Sigil's Premiere Detective Agency

And so it begins...

When the writing is of the dead book variety it pays to be on your guard.

Life in the City of Doors is tough and don’t let any berk tell you otherwise. Any enclosed opening can be a portal meaning sods are constantly pouring in and out of the Cage. Factions vie for power with their hidden war called Kriegstanz occasionally spilling out in to the street and someone is going around writing private investigators like me in to the dead book.

As a profession we’re not too tight-nit, the Factions frown on anything resembling a guild and simply by the nature of the kind of work we do – this profession does not lend itself well to trusting others. Especially with all the cross-trading, sneaky, underhand and down-right unsavoury chivs that ply their skills in the darker recesses of the Cage.

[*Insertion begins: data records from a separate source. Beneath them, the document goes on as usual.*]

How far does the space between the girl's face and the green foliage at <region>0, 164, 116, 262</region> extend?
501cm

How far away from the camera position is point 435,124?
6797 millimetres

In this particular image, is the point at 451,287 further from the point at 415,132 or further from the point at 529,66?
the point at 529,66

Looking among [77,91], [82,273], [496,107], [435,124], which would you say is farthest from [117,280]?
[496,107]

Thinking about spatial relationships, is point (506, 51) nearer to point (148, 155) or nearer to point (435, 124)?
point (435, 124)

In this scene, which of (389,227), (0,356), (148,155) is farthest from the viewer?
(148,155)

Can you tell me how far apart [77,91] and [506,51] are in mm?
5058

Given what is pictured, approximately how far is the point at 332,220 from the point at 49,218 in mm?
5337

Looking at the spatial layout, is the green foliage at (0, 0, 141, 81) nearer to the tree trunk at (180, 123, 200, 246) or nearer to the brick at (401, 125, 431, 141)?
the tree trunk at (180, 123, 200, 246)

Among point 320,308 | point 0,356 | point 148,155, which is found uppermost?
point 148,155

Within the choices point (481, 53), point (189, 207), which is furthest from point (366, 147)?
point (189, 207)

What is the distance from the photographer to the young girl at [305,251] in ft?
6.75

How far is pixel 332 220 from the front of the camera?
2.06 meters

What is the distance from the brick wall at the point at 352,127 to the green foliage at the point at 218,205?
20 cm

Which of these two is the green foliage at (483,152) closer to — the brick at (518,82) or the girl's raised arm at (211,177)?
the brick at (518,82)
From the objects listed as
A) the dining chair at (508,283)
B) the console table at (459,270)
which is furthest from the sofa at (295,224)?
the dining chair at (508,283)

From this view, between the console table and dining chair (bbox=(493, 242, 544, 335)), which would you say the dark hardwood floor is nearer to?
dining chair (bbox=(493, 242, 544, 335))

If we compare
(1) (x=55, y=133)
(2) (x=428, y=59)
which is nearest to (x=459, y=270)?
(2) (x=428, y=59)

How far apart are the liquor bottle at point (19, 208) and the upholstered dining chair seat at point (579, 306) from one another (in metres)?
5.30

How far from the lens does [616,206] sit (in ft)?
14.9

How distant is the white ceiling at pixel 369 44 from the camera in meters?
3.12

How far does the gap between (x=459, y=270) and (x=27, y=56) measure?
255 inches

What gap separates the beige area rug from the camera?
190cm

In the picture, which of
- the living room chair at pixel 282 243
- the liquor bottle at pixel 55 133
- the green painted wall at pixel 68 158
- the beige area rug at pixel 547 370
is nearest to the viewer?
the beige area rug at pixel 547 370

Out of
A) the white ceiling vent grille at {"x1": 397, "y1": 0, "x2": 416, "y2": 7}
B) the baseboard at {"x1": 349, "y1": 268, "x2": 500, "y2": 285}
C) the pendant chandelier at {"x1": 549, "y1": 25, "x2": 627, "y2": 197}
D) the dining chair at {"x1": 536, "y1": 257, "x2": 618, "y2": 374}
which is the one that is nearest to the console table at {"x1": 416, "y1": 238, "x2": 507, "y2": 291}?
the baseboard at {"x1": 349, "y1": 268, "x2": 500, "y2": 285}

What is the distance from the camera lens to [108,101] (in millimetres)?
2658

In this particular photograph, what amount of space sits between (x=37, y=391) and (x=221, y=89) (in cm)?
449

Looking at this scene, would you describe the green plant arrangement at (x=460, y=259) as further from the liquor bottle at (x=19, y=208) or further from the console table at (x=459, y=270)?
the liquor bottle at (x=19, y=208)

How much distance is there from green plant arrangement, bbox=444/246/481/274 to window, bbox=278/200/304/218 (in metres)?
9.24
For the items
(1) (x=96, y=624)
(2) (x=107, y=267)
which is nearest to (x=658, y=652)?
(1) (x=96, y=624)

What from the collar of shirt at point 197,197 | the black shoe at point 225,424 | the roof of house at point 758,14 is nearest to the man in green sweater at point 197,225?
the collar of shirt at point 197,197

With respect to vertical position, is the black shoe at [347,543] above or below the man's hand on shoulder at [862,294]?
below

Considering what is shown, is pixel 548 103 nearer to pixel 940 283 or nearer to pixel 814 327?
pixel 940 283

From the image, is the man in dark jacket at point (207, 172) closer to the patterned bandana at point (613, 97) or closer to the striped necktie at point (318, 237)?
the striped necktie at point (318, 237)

The Harmonium make out like they uphold the peace, the Fraternity of Law sit in lofty judgement and the Mercykillers gleefully execute the sentences meted out. ‘Course any berk and his mephit will lann you the chant that the Triad of Law is opposed to the Triad of Chaos and neither side is particularly keen on nosy sods poking their snouts in to things they’d rather be kept dark.

So it came as no surprise when a tout I know spilled the dark on how Sir Onyx Treadsteady got himself written in to the dead book. Even for a stone genasi he was no spring hatchling but we should have all got the message when his petrified corpse was found in the middle of rag-picker’s square. Some chiv had even hung his laundry out to dry on poor ol’ Onyx. The there was Raslagula, a canny blood with as many disguises as an incubus has chat-up lines. Whenever we met up to down some bub I’d frequently spend half the evening just trying to figure out which sod he was disguised at. Raslagula was always one for playing tricks and games. Poor bubber was delivered by courier to each one of us in the truth-seeking business with a Deck of Many Things tattooed on to his skin. It was only after we’d received over a dozen or more pieces that we put it together and tumbled to what had happened to him.

Two macabre executions was enough for pretty much anyone calling themselves a truth-seeker to catch a whiff of which way the Wind Dukes were facing. Suddenly the Cage got a lot quieter in our little community as most packed up their kips and skipped town. Rule of Three states that if you see two of the same, expect a third.

Three nights later Larius Quickgill was fished out of the Ditch. He’d tried to give his pursuers the laugh but they’d finally trapped him and turned his boots of leaping and springing against him. The Dustmen remarked in their cool and emotionless voices that the lucky sod had passed on to True Death. Given the choice of having a nice hot bath or having your boots of leaping and springing go off in two separate directions, well I know which one I’d be picking.

Anyway, the few truth-seekers left in town are planning a gathering to see if we can find out which ever knight of the post is behind these attacks. Personally I think they have about as much chance as a blind-folded high elf entering the Demon-web pits on a goblin pogo-stick. So instead I’ve decided to put out an ad with Harys Hatchis to see if I can recruit a team of investigators. It’s time we had some new bloods in the Cage kicking over some anthills and upping the tempo of the Kriegstanz. My dream of taking down one or two of the Golden Lords is all that keeps me going these days and I’ll be damned if I don’t go down like a gorgon in a tea shop.